*Énoncé:*
Recopiez intégralement le texte de l'intervention de Jacques Repussard qui suit, sans en modifier un seul mot.

Intervention de Jacques Repussard

Réunion du 27 février 2013 à 17h00
Office parlementaire d'évaluation des choix scientifiques et technologiques

Jacques Repussard, directeur général de l'Institut de radioprotection et de sûreté nucléaire (IRSN :

– Je suis accompagné de Thierry Charles, directeur général adjoint en charge des questions de sûreté nucléaire et d'Audrey Lebeau, en charge des questions parlementaires à la direction de la Stratégie.

Je remercie l'Office pour cette audition. En effet, l'IRSN, qui existe depuis dix ans, a été auditionné à un certain nombre d'occasions ponctuelles par votre Office, mais c'est la première fois qu'il est auditionné à titre institutionnel. Je vous en suis reconnaissant.

Au cours de ses dix années d'existence, l'IRSN, dont l'Office a été l'un des instigateurs, a démontré son bien-fondé. Malgré un schéma complexe – cinq ministères de tutelle et de nombreuses administrations bénéficiaires de notre appui technique – l'IRSN fonctionne de façon satisfaisante. Il permet de mutualiser des travaux demandés par des organismes divers. Le ministère de l'écologie est le principal responsable de la tutelle de l'Institut. Son autorité n'est pas contestée. Le budget de l'IRSN est préservé. Le parlement a substitué à des crédits budgétaires une contribution additionnelle à la taxe sur les installations nucléaires de base, qui est par nature plafonnée et rapporte 48 millions d'euros par an, avec un rendement très élevé, proche de 100 %.

*Données extraites:*
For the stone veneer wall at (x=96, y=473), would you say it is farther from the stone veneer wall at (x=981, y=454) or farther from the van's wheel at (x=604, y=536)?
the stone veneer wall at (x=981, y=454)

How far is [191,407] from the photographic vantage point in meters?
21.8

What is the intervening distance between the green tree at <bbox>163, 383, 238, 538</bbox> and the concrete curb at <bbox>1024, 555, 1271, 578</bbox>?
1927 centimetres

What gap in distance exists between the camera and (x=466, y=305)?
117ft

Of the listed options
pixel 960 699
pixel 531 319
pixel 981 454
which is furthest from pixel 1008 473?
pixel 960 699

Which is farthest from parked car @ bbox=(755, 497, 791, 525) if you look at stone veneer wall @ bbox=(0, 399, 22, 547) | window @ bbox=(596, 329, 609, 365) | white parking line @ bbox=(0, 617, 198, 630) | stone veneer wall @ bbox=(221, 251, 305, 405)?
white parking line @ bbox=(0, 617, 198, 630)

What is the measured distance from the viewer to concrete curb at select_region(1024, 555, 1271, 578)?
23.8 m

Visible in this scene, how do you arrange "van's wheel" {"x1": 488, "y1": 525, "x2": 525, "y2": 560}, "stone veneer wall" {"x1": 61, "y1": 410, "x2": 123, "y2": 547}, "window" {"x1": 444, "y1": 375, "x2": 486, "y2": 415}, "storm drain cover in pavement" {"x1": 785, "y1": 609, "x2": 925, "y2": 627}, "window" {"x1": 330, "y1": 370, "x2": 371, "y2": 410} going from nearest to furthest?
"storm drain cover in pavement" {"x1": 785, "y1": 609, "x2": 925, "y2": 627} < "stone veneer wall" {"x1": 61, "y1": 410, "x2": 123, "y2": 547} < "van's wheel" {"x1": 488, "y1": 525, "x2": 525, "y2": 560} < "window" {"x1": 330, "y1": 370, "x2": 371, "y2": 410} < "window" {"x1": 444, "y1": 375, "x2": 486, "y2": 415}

*Réponse:*
Intervention de Jacques Repussard

Réunion du 27 février 2013 à 17h00
Office parlementaire d'évaluation des choix scientifiques et technologiques

Jacques Repussard, directeur général de l'Institut de radioprotection et de sûreté nucléaire (IRSN :

– Je suis accompagné de Thierry Charles, directeur général adjoint en charge des questions de sûreté nucléaire et d'Audrey Lebeau, en charge des questions parlementaires à la direction de la Stratégie.

Je remercie l'Office pour cette audition. En effet, l'IRSN, qui existe depuis dix ans, a été auditionné à un certain nombre d'occasions ponctuelles par votre Office, mais c'est la première fois qu'il est auditionné à titre institutionnel. Je vous en suis reconnaissant.

Au cours de ses dix années d'existence, l'IRSN, dont l'Office a été l'un des instigateurs, a démontré son bien-fondé. Malgré un schéma complexe – cinq ministères de tutelle et de nombreuses administrations bénéficiaires de notre appui technique – l'IRSN fonctionne de façon satisfaisante. Il permet de mutualiser des travaux demandés par des organismes divers. Le ministère de l'écologie est le principal responsable de la tutelle de l'Institut. Son autorité n'est pas contestée. Le budget de l'IRSN est préservé. Le parlement a substitué à des crédits budgétaires une contribution additionnelle à la taxe sur les installations nucléaires de base, qui est par nature plafonnée et rapporte 48 millions d'euros par an, avec un rendement très élevé, proche de 100 %.